Après en avoir délibéré, le tribunal a condamné le prévenu à quatre ans de prison ferme assortis de trois ans de suivi socio-judiciaire. Il sera également inscrit au Fichier des auteurs d'infractions sexuelles ou violentes (Fijais) et aura l'interdiction d'entrer en contact avec la victime.
Le tribunal correctionnel s'est penché mardi sur une affaire particulièrement violente qui avait initialement été ouverte au criminel pour des faits de viols, d'agressions sexuelles et de violences en réunion et qui avait finalement été correctionnalisée en faits d'agressions sexuelles et de violences volontaires ayant entraîné une incapacité totale de travail de 15 jours.
L'affaire avait débuté le 4 janvier 2025 lorsqu'un mineur de 16 ans s'était présenté à la gendarmerie de Faa'a pour dénoncer des violences et des agressions sexuelles commises par quatre jeunes hommes sur sa personne. L'adolescent avait alors expliqué avoir été victime de très nombreux coups de pied et de poing dans plusieurs lieux de la commune de Faa'a et notamment au cimetière communal où ses agresseurs l'avaient forcé à se masturber avant de lui faire lécher un escargot. Sous la violence des coups, il avait perdu connaissance à quatre reprises. Les agresseurs avaient filmé la plupart des violences, laissant ainsi des preuves implacables.
“Une heure de torture”
Alors que trois des quatre agresseurs – mineurs –, ont été jugés par le tribunal des enfants lundi, le dernier prévenu – majeur –, a donc comparu mardi devant le tribunal correctionnel. À la barre, ce jeune homme déscolarisé très tôt qui a perdu son père durant son enfance s'est borné à répéter qu'il ne savait pas pourquoi il avait commis des actes d'une telle gravité. Il a exprimé des regrets sans toutefois convaincre le tribunal.

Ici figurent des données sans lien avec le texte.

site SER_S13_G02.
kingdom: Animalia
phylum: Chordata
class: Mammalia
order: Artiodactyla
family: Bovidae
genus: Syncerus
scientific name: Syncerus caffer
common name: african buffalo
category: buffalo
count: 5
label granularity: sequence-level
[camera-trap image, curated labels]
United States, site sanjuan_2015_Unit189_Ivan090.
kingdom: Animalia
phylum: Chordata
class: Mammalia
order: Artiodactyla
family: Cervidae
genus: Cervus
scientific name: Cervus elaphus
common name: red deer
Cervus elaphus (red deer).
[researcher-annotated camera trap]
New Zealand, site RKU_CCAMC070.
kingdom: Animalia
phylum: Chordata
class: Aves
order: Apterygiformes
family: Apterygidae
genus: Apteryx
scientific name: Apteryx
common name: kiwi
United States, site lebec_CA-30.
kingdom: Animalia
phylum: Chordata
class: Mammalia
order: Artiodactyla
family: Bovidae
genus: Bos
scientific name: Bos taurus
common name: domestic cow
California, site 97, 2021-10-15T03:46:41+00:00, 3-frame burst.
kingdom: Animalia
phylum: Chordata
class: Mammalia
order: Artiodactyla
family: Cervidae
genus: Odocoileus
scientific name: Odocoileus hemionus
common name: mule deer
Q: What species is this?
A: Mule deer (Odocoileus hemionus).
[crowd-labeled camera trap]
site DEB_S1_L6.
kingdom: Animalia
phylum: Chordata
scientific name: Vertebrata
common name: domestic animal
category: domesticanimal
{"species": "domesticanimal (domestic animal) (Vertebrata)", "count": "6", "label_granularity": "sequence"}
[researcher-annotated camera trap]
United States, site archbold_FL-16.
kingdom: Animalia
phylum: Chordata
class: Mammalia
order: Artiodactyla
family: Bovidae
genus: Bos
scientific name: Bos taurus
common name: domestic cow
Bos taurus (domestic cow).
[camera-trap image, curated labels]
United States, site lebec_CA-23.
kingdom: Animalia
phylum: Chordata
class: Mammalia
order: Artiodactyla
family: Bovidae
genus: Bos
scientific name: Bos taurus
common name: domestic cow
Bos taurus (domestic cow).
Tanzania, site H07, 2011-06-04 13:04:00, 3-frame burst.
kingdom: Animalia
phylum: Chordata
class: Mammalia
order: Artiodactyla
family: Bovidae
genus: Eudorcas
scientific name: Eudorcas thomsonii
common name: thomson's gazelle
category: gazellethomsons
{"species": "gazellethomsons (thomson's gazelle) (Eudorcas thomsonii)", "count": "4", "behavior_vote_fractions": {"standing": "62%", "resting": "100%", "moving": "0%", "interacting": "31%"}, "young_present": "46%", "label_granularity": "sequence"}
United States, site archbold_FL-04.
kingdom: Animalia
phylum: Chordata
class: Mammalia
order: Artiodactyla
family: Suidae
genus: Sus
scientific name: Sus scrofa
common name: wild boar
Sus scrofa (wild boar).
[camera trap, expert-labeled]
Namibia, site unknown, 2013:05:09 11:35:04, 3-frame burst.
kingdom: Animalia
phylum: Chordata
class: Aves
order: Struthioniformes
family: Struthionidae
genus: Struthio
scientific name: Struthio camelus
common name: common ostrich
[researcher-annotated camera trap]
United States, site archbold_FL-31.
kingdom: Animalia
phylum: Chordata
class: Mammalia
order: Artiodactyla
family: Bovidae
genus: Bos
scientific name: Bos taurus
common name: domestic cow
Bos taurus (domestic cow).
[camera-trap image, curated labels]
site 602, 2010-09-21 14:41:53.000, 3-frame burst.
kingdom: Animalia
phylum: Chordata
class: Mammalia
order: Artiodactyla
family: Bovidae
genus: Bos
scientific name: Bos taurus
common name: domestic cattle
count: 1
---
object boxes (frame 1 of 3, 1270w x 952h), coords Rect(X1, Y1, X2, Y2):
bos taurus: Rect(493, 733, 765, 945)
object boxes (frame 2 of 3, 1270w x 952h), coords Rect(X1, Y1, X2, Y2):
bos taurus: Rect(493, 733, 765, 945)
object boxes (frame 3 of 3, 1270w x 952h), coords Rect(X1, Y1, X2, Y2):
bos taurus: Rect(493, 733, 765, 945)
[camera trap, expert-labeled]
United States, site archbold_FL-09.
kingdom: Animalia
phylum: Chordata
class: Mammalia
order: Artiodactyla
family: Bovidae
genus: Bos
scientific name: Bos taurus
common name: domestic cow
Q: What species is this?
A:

Alors que les violences ont déclenché des “idées suicidaires” chez la victime, son avocate, Me Béatrice Eyrignoux a expliqué, lors de sa plaidoirie, que l'adolescent n'avait pas souhaité assister à l'audience car depuis les faits, il a “peur” de se retrouver confronté à ceux qui l'ont “martyrisé” et lui ont fait subir “une heure de torture dans le cimetière”. Me Eyrignoux a également rappelé que son client avait été “humilié”, les vidéos de son agression ayant été diffusées sur les réseaux sociaux.
“Litanie de coups”
“Des dossiers de cette nature, heureusement que nous n'avons pas régulièrement à en connaître” a ensuite déclaré le procureur de la République en dénonçant des “violences extrêmement graves” qui ont duré “plus de trois heures”. Une “litanie de coups portés au visage, sur tout le corps et quatre pertes de connaissance”, a-t-il rappelé pour insister sur la “violence inouïe” qui a gravement porté atteinte à “l'intégrité” de la victime. Cinq ans de prison ferme assortis d'un suivi socio-judiciaire de trois ans ont finalement été requis contre le prévenu.
Pour la défense du jeune homme, Me Sophie Guessan a pris la parole pour rappeler qu'il y a des “disparités” en Polynésie française et qu'il y a “des personnes issues de milieux défavorisés qui ont un rapport à la violence distinct du nôtre”. Face à l'attitude peu mature de son jeune client, l'avocate a évoqué l'expertise psychiatrique selon laquelle le jeune homme était capable d'empathie et qu'il se sentait “nul” vis à vis des faits.
Après en avoir délibéré, le tribunal a condamné le prévenu à quatre ans de prison ferme assortis de trois ans de suivi socio-judiciaire. Il sera également inscrit au Fichier des auteurs d'infractions sexuelles ou violentes (Fijais) et aura l'interdiction d'entrer en contact avec la victime.